• _Texto selecionado_
Percebemos neste trecho que há um discurso parodístico, já que ocorre na fala uma ironia, em dizer “não precisava”, “não é por causa do jantar”. Portanto, este discurso é empregado com significado contrário ao realmente pensado.
Também é identificada a “língua falada”, doravante denominada skaz, observemos: “Oh não! não! não...”, “... tive o impulso de dar a você”.
No trecho, “...E mesmo podia ficar com elas pois já passara aquele primeiro desconforto que fizera com que vagamente ela tivesse evitado olhar demais as rosas.
Por que dá-las, então? lindas e dá-las? Pois quando você descobre uma coisa boa, então você vai e dá? Pois se eram suas, insinuava-se ela persuasiva sem encontrar outro argumento além do mesmo que, repetido, lhe parecia cada vez mais convincente e simples. Não iam durar muito — por que então dá-las enquanto estavam vivas? O prazer de tê-las não significava grande risco — enganou-se ela — pois, quisesse ou não quisesse, em breve seria forçada a se privar delas, e nunca mais então pensaria nelas pois elas teriam morrido — elas não iam durar muito, por que então dá-las?"

• _Material exibido_
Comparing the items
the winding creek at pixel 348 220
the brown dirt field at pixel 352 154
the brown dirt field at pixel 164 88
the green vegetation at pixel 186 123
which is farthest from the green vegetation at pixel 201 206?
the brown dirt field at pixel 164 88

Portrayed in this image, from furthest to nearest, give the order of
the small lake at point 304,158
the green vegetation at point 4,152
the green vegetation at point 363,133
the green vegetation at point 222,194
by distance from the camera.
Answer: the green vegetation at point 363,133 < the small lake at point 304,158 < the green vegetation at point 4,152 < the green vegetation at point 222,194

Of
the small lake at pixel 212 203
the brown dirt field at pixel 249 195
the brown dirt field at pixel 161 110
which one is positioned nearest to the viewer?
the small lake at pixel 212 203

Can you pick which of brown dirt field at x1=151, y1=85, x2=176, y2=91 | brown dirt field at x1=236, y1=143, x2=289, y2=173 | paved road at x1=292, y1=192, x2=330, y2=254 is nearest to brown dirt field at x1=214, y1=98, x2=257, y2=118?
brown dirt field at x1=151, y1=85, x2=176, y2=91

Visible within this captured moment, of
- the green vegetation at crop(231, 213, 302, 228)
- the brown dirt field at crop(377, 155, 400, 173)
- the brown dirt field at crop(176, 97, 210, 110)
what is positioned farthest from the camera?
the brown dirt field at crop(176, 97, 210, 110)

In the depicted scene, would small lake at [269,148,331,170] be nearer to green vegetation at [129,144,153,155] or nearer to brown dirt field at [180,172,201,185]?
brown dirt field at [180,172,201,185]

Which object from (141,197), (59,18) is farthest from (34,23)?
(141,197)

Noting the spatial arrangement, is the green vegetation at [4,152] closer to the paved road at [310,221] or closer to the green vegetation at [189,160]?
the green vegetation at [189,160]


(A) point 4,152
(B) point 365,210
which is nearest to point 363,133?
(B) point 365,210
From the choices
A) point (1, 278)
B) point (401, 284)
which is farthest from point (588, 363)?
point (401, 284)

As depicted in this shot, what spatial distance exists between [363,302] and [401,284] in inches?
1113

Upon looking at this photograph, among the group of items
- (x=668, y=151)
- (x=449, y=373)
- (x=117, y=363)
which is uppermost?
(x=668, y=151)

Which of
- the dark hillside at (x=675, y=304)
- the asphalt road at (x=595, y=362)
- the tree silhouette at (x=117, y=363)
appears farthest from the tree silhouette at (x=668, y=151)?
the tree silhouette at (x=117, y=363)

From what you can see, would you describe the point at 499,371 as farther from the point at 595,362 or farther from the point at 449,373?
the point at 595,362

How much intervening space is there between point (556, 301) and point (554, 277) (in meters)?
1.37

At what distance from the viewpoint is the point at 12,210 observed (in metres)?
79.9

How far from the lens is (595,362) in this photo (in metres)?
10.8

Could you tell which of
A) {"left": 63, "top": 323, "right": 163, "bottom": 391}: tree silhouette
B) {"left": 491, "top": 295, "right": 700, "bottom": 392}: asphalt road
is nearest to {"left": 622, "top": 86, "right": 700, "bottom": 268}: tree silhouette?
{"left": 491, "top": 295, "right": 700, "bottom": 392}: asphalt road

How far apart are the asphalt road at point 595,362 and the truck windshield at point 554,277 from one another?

• _Item da tarefa 1_
Reescreva de forma mais concisa o parágrafo do texto selecionado que começa com “Percebemos neste trecho”, preservando seus fatos principais.
• _Item da tarefa 2_
Dê continuidade à análise do discurso parodístico e do skaz no texto selecionado, a partir do ponto em que ela se interrompe.
As linhas são um material à parte, sem relação com o texto selecionado.

• _Área de resposta 1_
Há discurso parodístico no trecho, pois a fala é irônica ao dizer “não precisava” e “não é por causa do jantar”. Assim, o discurso tem sentido contrário ao realmente pensado.

• _Área de resposta 2_
Este trecho especifica e demonstra o fenômeno do discurso velado, em que o discurso do autor está se diferenciando do discurso do outro, e é neste ponto que se dá o diálogo, já que os dois discursos dialogam orientados para o mesmo objeto, porém com vozes contrárias.
O discurso da autora neste e em outros trechos destes contos choca-se com o objeto e com a voz do outro, portanto “ataca”, de certa forma, este outro discurso.
“Se o médico dissera: 'Tome leite entre as refeições, nunca fique com o estômago vazio, pois isso dá ansiedade' — então, mesmo sem ameaça de ansiedade, ela tomava sem discutir gole por gole, dia após dia, não falhara nunca, obedecendo de olhos fechados, com um ligeiro ardor para que não pudesse enxergar em si a menor incredulidade. O embaraçante é que o médico parecia contradizer-se quando, ao mesmo tempo que recomendava uma ordem precisa que ela queria seguir com o zelo de uma convertida, dissera também: 'Abandone-se, tente tudo suavemente, não se esforce por conseguir — esqueça completamente o que aconteceu e tudo voltará com naturalidade'": o fenômeno identificado neste trecho é o incherzählung, pois um segundo discurso é influenciado pelo primeiro discurso, que logo em seguida se transforma a partir do que considera este mesmo discurso.
Um mesmo personagem apresenta dois discursos contrários ao seu próprio discurso, o que é, segundo a teoria de Bakhtin, considerado como o fenômeno da paródia, que são vozes contrárias dentro de um mesmo texto.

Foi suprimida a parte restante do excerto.